## Written problem 1
Please state how many lines of the records contain the string "point", giving only the number.

## Text extract
◇ ◇ ◇

I love that we're diving straight into news agencies. It's delightfully nerdy and fantastic way to begin. So some of the reasons are that there are so few of them, and they are supplying basically all of the newspapers. So we don't exist in a multimedia environment like we have today where, yes, of course you have Meta and you have Google or Alphabet, but you still have TV, podcasts, radio, newspapers. There are many different ways that people inform themselves. So while those social media companies and platforms are clearly very important, they're not really a sole mechanism of news. For much of the first half of the 20th century, news agencies are really the main suppliers of news. They're the bottleneck behind newspapers and behind most radio news as well.

Paul Samson (host)

There were lots of things I learned in this book, and one of the things that really struck me was this idea of a technology race that was happening around telegraph systems, and particularly the line-based telegraphy undersea cables.

Speaker 4:

The cable is laid out by the bow. Through the anchor port holes, we see the cable slipping down into the water. Four miles out ...

Paul Samson (host)

Lead large largely by the British, and the idea that the Germans were advancing very quickly on wireless telegraphy. The question is, can you say a little bit more about that, but did the Germans ever have a chance of winning this technology race either before or during World War I?

Heidi Tworek:

Yeah. So I think what's really interesting about this longer span of history is that when we first get submarine cables, so there's one between Britain and France in the early 1850s, and then finally successful transatlantic submarine cable in 1866. So when that first happened, there isn't a lot of contestation about it. It's mostly laid around the world by British-American owned companies and other nations like the French, the Germans, et cetera, all using this system.

There's then an international telegraph union which starts to regulate these cables. But you don't see ... If you're reading things in the 1870s, 1880s, you don't see a lot of German officials feeling particularly worried about this system. It really starts to be in the 1890s onwards, as Germany starts to think of itself as a colonial power, wants to be a global power that officials and others start to think, "Hang on a moment, these cables are not neutral infrastructure actually. They can be used to censor content. They can be part of great power rivalry."

And so, Germans start to think about how can we maybe lay cables that are along exactly the same lines? Not because we need more capacity, but because this is actually part of politics. So these are not neutral cables in any way. At the same time, they also start to invest in this new technology of wireless, thinking that that's actually going to be a way to ... If we want to think about it as a competition or a race, that's going to be a way to win. This is not just to duplicate cables but actually find a way to bypass this system altogether.

Part of the reason they want to do that is because of war planning, a fear that if war does break out, one of the first things that the British will do is cut the cables. It turns out they're right. I mean usually in our stories of the outbreak of World War I, this part doesn't feature, but it's actually a huge part of what happens in the first bits of the war and actually throughout World War I, is lots of cable-cutting on both sides to try to disrupt communications.

◇ ◇ ◇

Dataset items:
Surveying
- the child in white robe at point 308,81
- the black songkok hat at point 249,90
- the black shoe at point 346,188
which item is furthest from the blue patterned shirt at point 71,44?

◇ ◇ ◇

## Written problem 2
Name every company the transcript mentions.

## Complete output 1
4

## Complete output 2
Meta, Google, Alphabet